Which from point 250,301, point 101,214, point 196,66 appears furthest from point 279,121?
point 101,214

+===+

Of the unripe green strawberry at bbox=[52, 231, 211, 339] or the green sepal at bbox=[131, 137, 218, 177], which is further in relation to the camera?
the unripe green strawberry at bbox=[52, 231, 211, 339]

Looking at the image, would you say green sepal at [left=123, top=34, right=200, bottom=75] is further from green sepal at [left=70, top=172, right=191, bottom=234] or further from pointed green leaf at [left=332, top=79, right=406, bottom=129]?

+===+

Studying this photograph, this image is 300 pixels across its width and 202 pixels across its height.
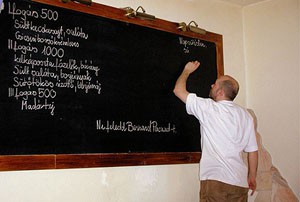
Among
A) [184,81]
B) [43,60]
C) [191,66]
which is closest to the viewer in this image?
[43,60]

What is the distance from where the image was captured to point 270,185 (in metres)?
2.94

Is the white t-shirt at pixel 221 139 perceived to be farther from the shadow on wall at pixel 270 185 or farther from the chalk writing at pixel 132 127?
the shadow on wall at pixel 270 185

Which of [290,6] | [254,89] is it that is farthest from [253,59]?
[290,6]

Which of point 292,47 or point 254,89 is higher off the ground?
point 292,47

+===+

What to work on: Please repeat, word for word, everything in the records above from the line containing "Of the unripe" down to the line containing "Looking at the", including both of those lines.

Written answer:
Of the unripe green strawberry at bbox=[52, 231, 211, 339] or the green sepal at bbox=[131, 137, 218, 177], which is further in relation to the camera?
the unripe green strawberry at bbox=[52, 231, 211, 339]

Looking at the image, would you say green sepal at [left=123, top=34, right=200, bottom=75] is further from green sepal at [left=70, top=172, right=191, bottom=234] or further from pointed green leaf at [left=332, top=79, right=406, bottom=129]?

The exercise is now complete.